● **EXERCISE OBJECTIVE**:
Exactly reproduce each of the entries shown below.

● **Stored entries**:
----
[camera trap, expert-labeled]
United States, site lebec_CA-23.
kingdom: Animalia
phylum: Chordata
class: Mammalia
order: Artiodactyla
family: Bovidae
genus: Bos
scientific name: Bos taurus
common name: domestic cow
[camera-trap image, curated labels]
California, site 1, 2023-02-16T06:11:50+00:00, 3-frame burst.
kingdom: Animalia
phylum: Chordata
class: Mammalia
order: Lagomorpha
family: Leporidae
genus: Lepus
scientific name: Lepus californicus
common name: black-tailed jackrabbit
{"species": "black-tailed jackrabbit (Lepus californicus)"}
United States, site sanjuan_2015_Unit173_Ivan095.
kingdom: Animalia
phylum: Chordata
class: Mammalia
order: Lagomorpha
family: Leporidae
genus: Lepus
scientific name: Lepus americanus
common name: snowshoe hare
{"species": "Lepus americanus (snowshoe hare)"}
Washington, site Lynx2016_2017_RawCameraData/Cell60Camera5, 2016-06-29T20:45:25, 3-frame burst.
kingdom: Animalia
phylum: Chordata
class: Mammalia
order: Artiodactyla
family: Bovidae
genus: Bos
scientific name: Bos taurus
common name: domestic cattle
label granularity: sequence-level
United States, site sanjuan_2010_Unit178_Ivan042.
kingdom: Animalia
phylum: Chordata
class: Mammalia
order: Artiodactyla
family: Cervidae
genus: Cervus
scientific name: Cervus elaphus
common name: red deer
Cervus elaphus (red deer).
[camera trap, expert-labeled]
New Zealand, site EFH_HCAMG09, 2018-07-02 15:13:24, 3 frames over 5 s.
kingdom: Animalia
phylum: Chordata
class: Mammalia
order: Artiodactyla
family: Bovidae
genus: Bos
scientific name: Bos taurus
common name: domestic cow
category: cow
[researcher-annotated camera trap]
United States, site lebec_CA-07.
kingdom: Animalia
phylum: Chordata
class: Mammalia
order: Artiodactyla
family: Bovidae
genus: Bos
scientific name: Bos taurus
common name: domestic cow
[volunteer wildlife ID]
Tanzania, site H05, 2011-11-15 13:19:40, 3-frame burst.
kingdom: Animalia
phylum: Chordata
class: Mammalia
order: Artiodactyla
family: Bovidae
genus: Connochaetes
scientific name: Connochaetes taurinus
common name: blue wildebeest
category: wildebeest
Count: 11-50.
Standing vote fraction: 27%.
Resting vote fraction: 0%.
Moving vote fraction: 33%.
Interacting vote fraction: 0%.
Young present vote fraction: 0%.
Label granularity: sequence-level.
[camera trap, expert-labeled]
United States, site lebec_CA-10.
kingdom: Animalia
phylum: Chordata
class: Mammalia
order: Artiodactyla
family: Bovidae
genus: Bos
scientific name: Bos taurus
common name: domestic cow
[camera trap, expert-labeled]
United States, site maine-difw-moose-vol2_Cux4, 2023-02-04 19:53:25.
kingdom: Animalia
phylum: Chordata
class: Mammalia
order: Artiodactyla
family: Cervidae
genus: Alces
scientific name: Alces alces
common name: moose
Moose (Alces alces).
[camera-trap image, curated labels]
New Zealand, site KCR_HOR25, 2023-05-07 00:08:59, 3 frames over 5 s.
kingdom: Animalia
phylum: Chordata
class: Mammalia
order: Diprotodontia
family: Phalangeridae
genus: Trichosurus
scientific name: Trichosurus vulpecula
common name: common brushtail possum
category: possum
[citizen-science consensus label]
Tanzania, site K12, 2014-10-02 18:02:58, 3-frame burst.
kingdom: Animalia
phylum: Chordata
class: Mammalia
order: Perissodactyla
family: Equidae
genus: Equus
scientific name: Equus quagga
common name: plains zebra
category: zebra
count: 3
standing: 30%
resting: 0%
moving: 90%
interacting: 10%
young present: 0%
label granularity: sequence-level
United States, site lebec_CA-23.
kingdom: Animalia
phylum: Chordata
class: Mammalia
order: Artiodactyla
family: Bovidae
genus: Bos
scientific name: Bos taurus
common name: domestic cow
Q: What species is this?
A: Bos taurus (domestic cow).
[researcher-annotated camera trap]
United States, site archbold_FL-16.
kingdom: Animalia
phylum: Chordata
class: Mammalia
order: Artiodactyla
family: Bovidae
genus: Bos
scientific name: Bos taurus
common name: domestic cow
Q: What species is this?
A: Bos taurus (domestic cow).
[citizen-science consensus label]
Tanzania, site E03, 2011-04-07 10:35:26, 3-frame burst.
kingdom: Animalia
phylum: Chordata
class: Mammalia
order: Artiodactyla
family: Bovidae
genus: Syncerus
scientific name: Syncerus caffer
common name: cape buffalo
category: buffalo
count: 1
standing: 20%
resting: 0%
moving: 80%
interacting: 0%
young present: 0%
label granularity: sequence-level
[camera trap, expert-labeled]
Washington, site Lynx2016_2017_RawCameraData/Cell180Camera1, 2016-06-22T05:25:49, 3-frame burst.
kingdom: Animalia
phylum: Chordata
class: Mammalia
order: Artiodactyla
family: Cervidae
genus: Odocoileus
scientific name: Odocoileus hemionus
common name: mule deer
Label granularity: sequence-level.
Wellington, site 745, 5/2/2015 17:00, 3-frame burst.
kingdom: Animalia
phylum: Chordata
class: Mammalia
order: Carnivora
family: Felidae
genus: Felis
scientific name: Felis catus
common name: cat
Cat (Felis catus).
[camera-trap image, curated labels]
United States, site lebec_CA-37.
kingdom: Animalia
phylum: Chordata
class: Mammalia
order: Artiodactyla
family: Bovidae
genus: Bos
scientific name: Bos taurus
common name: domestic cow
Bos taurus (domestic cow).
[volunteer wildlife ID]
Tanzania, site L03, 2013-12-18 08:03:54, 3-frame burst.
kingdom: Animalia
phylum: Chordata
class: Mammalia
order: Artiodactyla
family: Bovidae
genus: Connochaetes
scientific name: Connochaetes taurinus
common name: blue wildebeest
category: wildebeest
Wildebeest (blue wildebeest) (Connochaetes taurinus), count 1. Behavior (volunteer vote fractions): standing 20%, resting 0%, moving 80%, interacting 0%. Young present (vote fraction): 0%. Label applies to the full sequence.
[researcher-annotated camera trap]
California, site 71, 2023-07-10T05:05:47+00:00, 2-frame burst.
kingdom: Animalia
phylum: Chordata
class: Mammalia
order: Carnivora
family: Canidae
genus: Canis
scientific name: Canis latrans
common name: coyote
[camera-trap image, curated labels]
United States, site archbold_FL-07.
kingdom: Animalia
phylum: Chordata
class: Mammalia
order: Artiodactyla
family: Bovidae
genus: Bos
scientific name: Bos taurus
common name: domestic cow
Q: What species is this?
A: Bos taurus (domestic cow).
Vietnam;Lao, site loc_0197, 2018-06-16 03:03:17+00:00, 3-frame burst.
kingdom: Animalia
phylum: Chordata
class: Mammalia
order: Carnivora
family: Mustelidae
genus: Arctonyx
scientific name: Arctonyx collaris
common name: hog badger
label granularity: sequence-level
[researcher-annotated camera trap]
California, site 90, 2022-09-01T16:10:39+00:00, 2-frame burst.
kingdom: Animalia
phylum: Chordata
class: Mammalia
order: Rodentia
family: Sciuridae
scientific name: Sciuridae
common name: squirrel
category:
----
● **SOLUTION FOR THIS PROBLEM**:
[camera trap, expert-labeled]
United States, site lebec_CA-23.
kingdom: Animalia
phylum: Chordata
class: Mammalia
order: Artiodactyla
family: Bovidae
genus: Bos
scientific name: Bos taurus
common name: domestic cow
[camera-trap image, curated labels]
California, site 1, 2023-02-16T06:11:50+00:00, 3-frame burst.
kingdom: Animalia
phylum: Chordata
class: Mammalia
order: Lagomorpha
family: Leporidae
genus: Lepus
scientific name: Lepus californicus
common name: black-tailed jackrabbit
{"species": "black-tailed jackrabbit (Lepus californicus)"}
United States, site sanjuan_2015_Unit173_Ivan095.
kingdom: Animalia
phylum: Chordata
class: Mammalia
order: Lagomorpha
family: Leporidae
genus: Lepus
scientific name: Lepus americanus
common name: snowshoe hare
{"species": "Lepus americanus (snowshoe hare)"}
Washington, site Lynx2016_2017_RawCameraData/Cell60Camera5, 2016-06-29T20:45:25, 3-frame burst.
kingdom: Animalia
phylum: Chordata
class: Mammalia
order: Artiodactyla
family: Bovidae
genus: Bos
scientific name: Bos taurus
common name: domestic cattle
label granularity: sequence-level
United States, site sanjuan_2010_Unit178_Ivan042.
kingdom: Animalia
phylum: Chordata
class: Mammalia
order: Artiodactyla
family: Cervidae
genus: Cervus
scientific name: Cervus elaphus
common name: red deer
Cervus elaphus (red deer).
[camera trap, expert-labeled]
New Zealand, site EFH_HCAMG09, 2018-07-02 15:13:24, 3 frames over 5 s.
kingdom: Animalia
phylum: Chordata
class: Mammalia
order: Artiodactyla
family: Bovidae
genus: Bos
scientific name: Bos taurus
common name: domestic cow
category: cow
[researcher-annotated camera trap]
United States, site lebec_CA-07.
kingdom: Animalia
phylum: Chordata
class: Mammalia
order: Artiodactyla
family: Bovidae
genus: Bos
scientific name: Bos taurus
common name: domestic cow
[volunteer wildlife ID]
Tanzania, site H05, 2011-11-15 13:19:40, 3-frame burst.
kingdom: Animalia
phylum: Chordata
class: Mammalia
order: Artiodactyla
family: Bovidae
genus: Connochaetes
scientific name: Connochaetes taurinus
common name: blue wildebeest
category: wildebeest
Count: 11-50.
Standing vote fraction: 27%.
Resting vote fraction: 0%.
Moving vote fraction: 33%.
Interacting vote fraction: 0%.
Young present vote fraction: 0%.
Label granularity: sequence-level.
[camera trap, expert-labeled]
United States, site lebec_CA-10.
kingdom: Animalia
phylum: Chordata
class: Mammalia
order: Artiodactyla
family: Bovidae
genus: Bos
scientific name: Bos taurus
common name: domestic cow
[camera trap, expert-labeled]
United States, site maine-difw-moose-vol2_Cux4, 2023-02-04 19:53:25.
kingdom: Animalia
phylum: Chordata
class: Mammalia
order: Artiodactyla
family: Cervidae
genus: Alces
scientific name: Alces alces
common name: moose
Moose (Alces alces).
[camera-trap image, curated labels]
New Zealand, site KCR_HOR25, 2023-05-07 00:08:59, 3 frames over 5 s.
kingdom: Animalia
phylum: Chordata
class: Mammalia
order: Diprotodontia
family: Phalangeridae
genus: Trichosurus
scientific name: Trichosurus vulpecula
common name: common brushtail possum
category: possum
[citizen-science consensus label]
Tanzania, site K12, 2014-10-02 18:02:58, 3-frame burst.
kingdom: Animalia
phylum: Chordata
class: Mammalia
order: Perissodactyla
family: Equidae
genus: Equus
scientific name: Equus quagga
common name: plains zebra
category: zebra
count: 3
standing: 30%
resting: 0%
moving: 90%
interacting: 10%
young present: 0%
label granularity: sequence-level
United States, site lebec_CA-23.
kingdom: Animalia
phylum: Chordata
class: Mammalia
order: Artiodactyla
family: Bovidae
genus: Bos
scientific name: Bos taurus
common name: domestic cow
Q: What species is this?
A: Bos taurus (domestic cow).
[researcher-annotated camera trap]
United States, site archbold_FL-16.
kingdom: Animalia
phylum: Chordata
class: Mammalia
order: Artiodactyla
family: Bovidae
genus: Bos
scientific name: Bos taurus
common name: domestic cow
Q: What species is this?
A: Bos taurus (domestic cow).
[citizen-science consensus label]
Tanzania, site E03, 2011-04-07 10:35:26, 3-frame burst.
kingdom: Animalia
phylum: Chordata
class: Mammalia
order: Artiodactyla
family: Bovidae
genus: Syncerus
scientific name: Syncerus caffer
common name: cape buffalo
category: buffalo
count: 1
standing: 20%
resting: 0%
moving: 80%
interacting: 0%
young present: 0%
label granularity: sequence-level
[camera trap, expert-labeled]
Washington, site Lynx2016_2017_RawCameraData/Cell180Camera1, 2016-06-22T05:25:49, 3-frame burst.
kingdom: Animalia
phylum: Chordata
class: Mammalia
order: Artiodactyla
family: Cervidae
genus: Odocoileus
scientific name: Odocoileus hemionus
common name: mule deer
Label granularity: sequence-level.
Wellington, site 745, 5/2/2015 17:00, 3-frame burst.
kingdom: Animalia
phylum: Chordata
class: Mammalia
order: Carnivora
family: Felidae
genus: Felis
scientific name: Felis catus
common name: cat
Cat (Felis catus).
[camera-trap image, curated labels]
United States, site lebec_CA-37.
kingdom: Animalia
phylum: Chordata
class: Mammalia
order: Artiodactyla
family: Bovidae
genus: Bos
scientific name: Bos taurus
common name: domestic cow
Bos taurus (domestic cow).
[volunteer wildlife ID]
Tanzania, site L03, 2013-12-18 08:03:54, 3-frame burst.
kingdom: Animalia
phylum: Chordata
class: Mammalia
order: Artiodactyla
family: Bovidae
genus: Connochaetes
scientific name: Connochaetes taurinus
common name: blue wildebeest
category: wildebeest
Wildebeest (blue wildebeest) (Connochaetes taurinus), count 1. Behavior (volunteer vote fractions): standing 20%, resting 0%, moving 80%, interacting 0%. Young present (vote fraction): 0%. Label applies to the full sequence.
[researcher-annotated camera trap]
California, site 71, 2023-07-10T05:05:47+00:00, 2-frame burst.
kingdom: Animalia
phylum: Chordata
class: Mammalia
order: Carnivora
family: Canidae
genus: Canis
scientific name: Canis latrans
common name: coyote
[camera-trap image, curated labels]
United States, site archbold_FL-07.
kingdom: Animalia
phylum: Chordata
class: Mammalia
order: Artiodactyla
family: Bovidae
genus: Bos
scientific name: Bos taurus
common name: domestic cow
Q: What species is this?
A: Bos taurus (domestic cow).
Vietnam;Lao, site loc_0197, 2018-06-16 03:03:17+00:00, 3-frame burst.
kingdom: Animalia
phylum: Chordata
class: Mammalia
order: Carnivora
family: Mustelidae
genus: Arctonyx
scientific name: Arctonyx collaris
common name: hog badger
label granularity: sequence-level
[researcher-annotated camera trap]
California, site 90, 2022-09-01T16:10:39+00:00, 2-frame burst.
kingdom: Animalia
phylum: Chordata
class: Mammalia
order: Rodentia
family: Sciuridae
scientific name: Sciuridae
common name: squirrel
category:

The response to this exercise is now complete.